Researchers have many tools to date sedimentary deposits and the materials contained in them. But not everything can be dated, Miller said.
“We can radiocarbon date all kinds of things: bones, teeth, charcoal, leaves. That’s very powerful. But currently we can’t independently date DNA found in sediments,” Miller said.
From recent discoveries like the baby mammoth found in Canada this year, we know that many ice age animals that died tens of thousands of years ago can become mummified in the arctic’s dry, cold environment. Miller said researchers can’t tell whether environmental DNA preserved in sediment was shed from a living or dead animal.
“DNA is shed from organisms all the time,” Miller said. “In fact, DNA continues to be shed long after the animal dies. In places where decomposition is slow, that means long-dead and even long-extinct species can continue to make their way into surrounding sediments. In the arctic and other cold-weather places, it can take thousands of years for something to decompose.”
UC paleontologist Joshua Miller and Abigail Kelly, a 2022 doctoral graduate, study ice age fossils in his lab in this 2019 file photo. Photo Credit: Andrew Higley/UC Marketing + Brand |
The researchers say the slow decomposition of animals in arctic regions could explain how mammoth DNA is showing up thousands of years later than the most recent mammoth fossil discovered. The paper notes that the mummified remains of elephant seals near Antarctica can be more than 5,000 years old.

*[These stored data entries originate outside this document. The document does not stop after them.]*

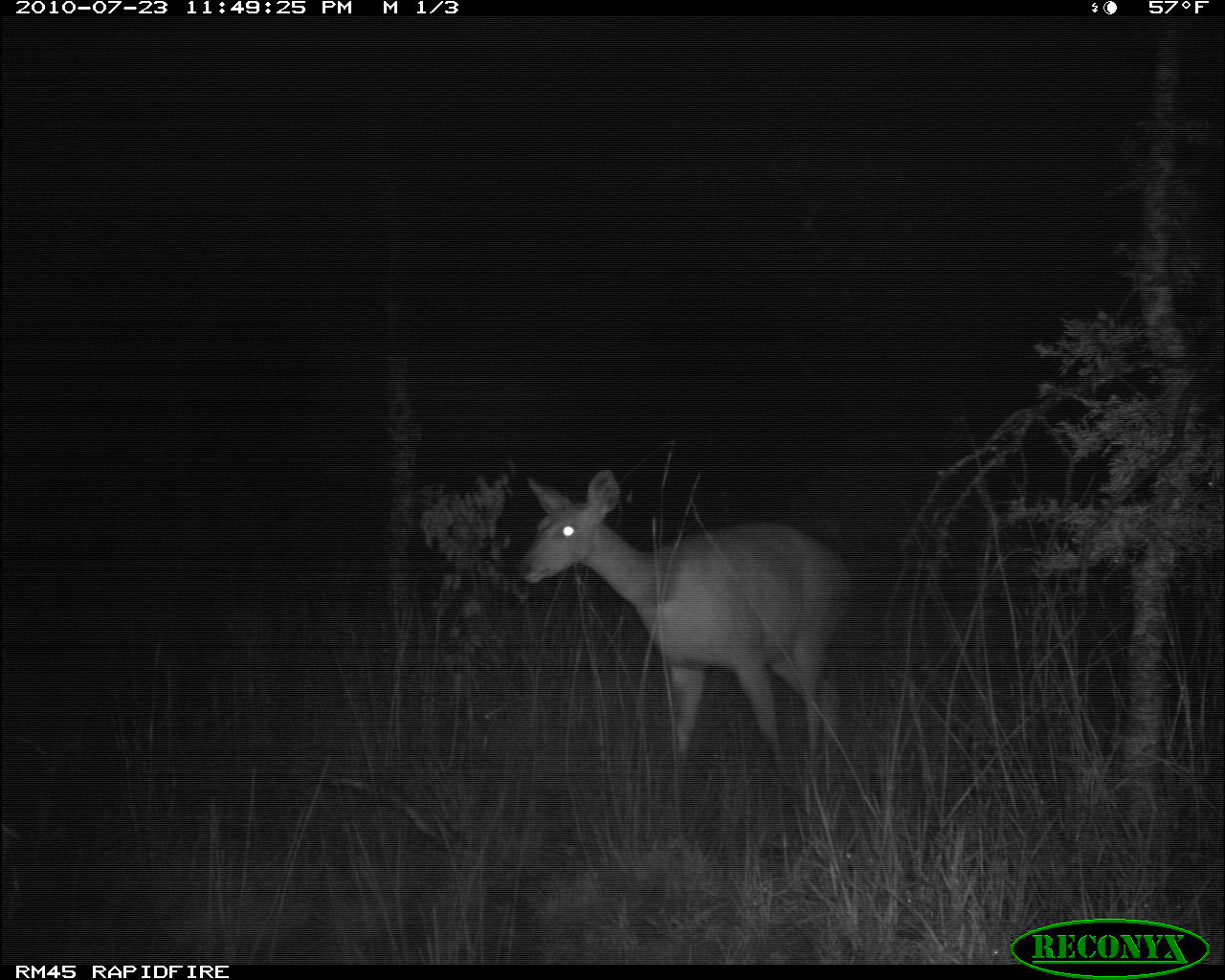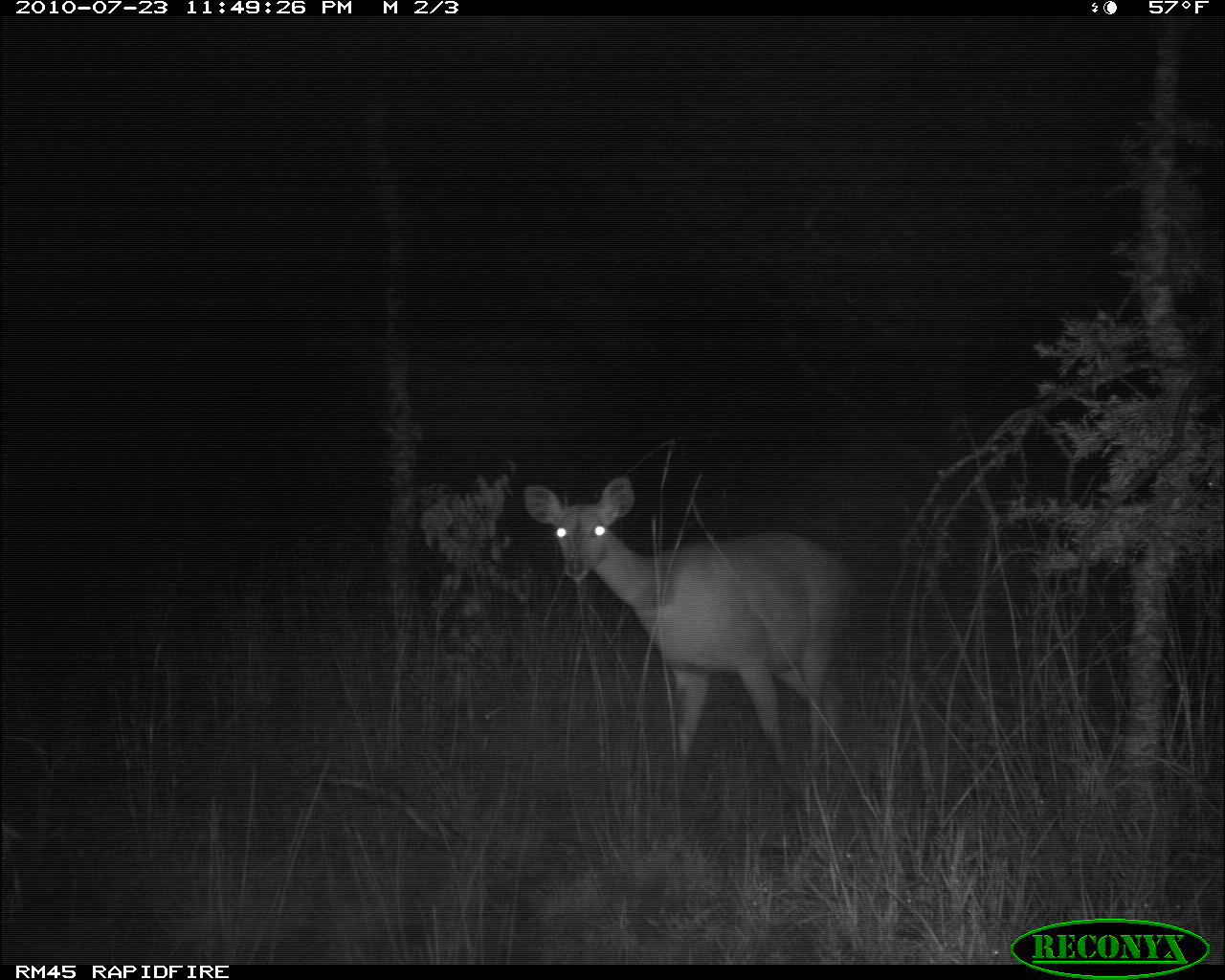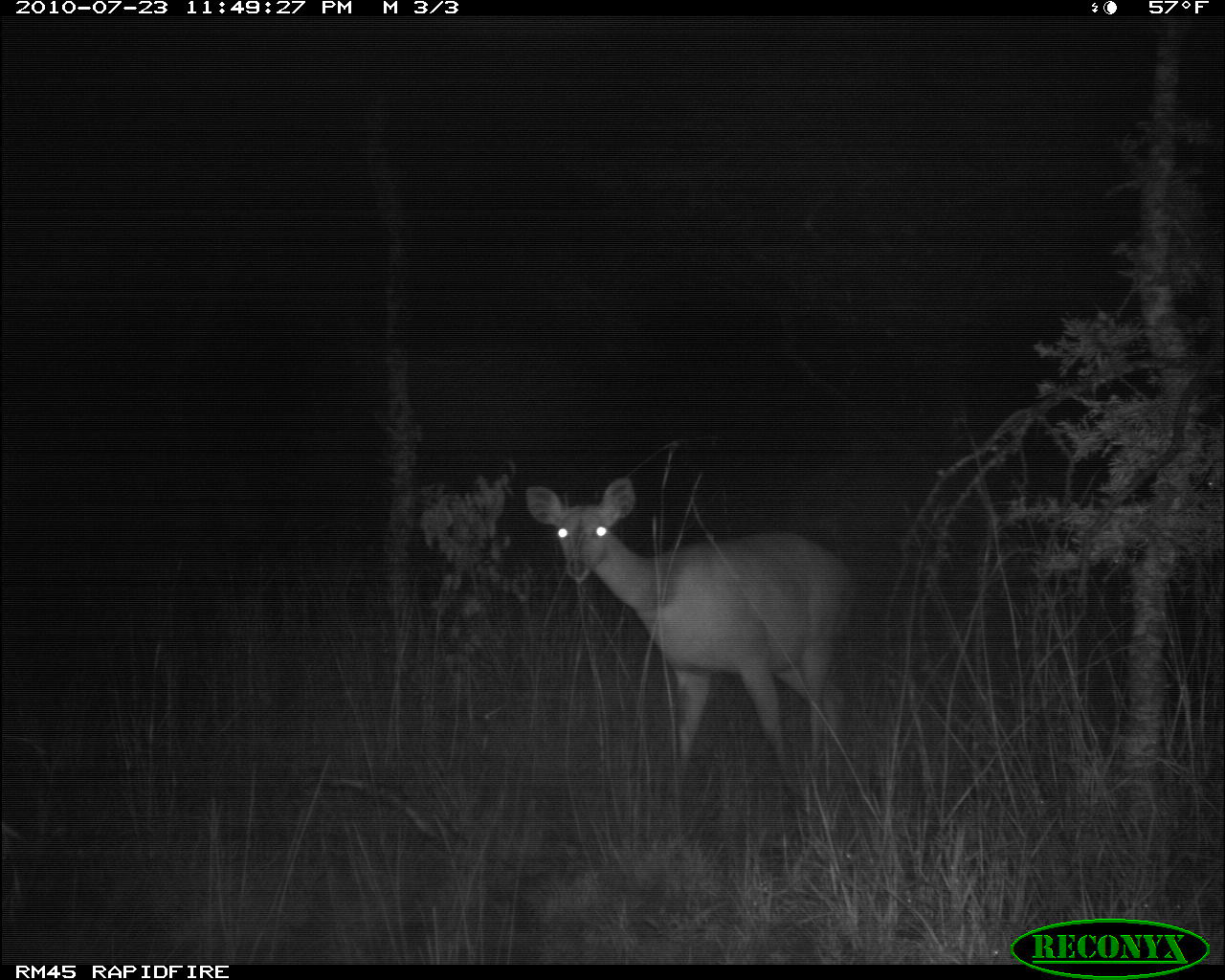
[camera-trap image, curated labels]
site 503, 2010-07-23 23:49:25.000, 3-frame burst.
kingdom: Animalia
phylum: Chordata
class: Mammalia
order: Artiodactyla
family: Bovidae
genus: Tragelaphus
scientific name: Tragelaphus scriptus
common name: bushbuck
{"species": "Tragelaphus scriptus (bushbuck)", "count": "1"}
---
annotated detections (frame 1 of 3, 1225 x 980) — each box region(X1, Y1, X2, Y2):
tragelaphus scriptus: region(514, 466, 855, 772)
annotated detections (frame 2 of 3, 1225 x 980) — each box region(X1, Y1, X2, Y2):
tragelaphus scriptus: region(521, 476, 856, 767)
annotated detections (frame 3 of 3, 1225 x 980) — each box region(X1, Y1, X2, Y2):
tragelaphus scriptus: region(525, 478, 856, 809)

In some remote parts of the arctic, it’s not unusual to find 2,000-year-old caribou antlers on the surface, Miller said. But the most recent mammoth fossils found in the Siberian area were entombed in permafrost 11,000 years ago.
Simpson said his work studying marine environments from recently eroded hillsides demonstrates how difficult it is to date ancient specimens.

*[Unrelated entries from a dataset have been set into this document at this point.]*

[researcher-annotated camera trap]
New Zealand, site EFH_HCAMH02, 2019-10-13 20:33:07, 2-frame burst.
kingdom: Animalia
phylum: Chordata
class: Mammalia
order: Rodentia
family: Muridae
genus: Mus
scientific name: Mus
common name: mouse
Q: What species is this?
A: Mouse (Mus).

“Seashells can sit on the seafloor for thousands of years. When you see shells on the beach, some could be from animals that died recently while others might be from shellfish that died millennia ago,” Simpson said. “This happens in the vertebrate record as well.”
Miller has spent his career using isotopic analysis to study extinct ice age animals. Earlier this year, he and his research partners followed the life story of a single mastodon as it traveled across what is now the Midwest before dying in what they believe was a territorial mating battle with another mastodon.
He regularly undertakes scientific expeditions to the Arctic National Wildlife Refuge to study the historic migrations and human impacts on caribou.
Miller said the question remains what impact, if any, humans had on the global decline and extinction of mammoths. Humans were known to use fire to alter landscapes in profound ways, Miller said. They also hunted mammoths and made use of their ivory tusks.
Examining the causes of extinction requires an accurate timeline. When did mammoths vanish?
“The timing between human arrival and extinction is fairly tight in many places. Until recently, this included what is currently the contiguous United States,” Miller said. “But recent studies have pushed back the arrival of humans here, creating more of a gap between human arrival and extinctions of mammoths and other megafauna. This certainly has added complexity to the debates over the mechanisms of those extinctions.”
So, when did the last mammoths die off? Scientists say most mammoths went extinct around 10,000 years ago but remnant populations lived on islands such as Russia’s Wrangel Island until much more recently.
This cohabitation with modern humans is one reason mammoths capture our imaginations, researchers said.
“They’re tantalizingly similar to animals that live among us today,” Miller said. “We can almost touch them. That makes mammoths really alluring. For many people they are the poster children of ice age megafauna.”
“Mammoths lived on the Channel Islands of California near where I grew up,” Simpson said.
The islands were home to pygmy mammoths weighing 2,000 pounds. Today, the biggest mammal on the island is a tiny endemic fox.
“I think about how amazing it would have been to grow up with all of those big animals walking around,” Simpson said. “But I just missed them.”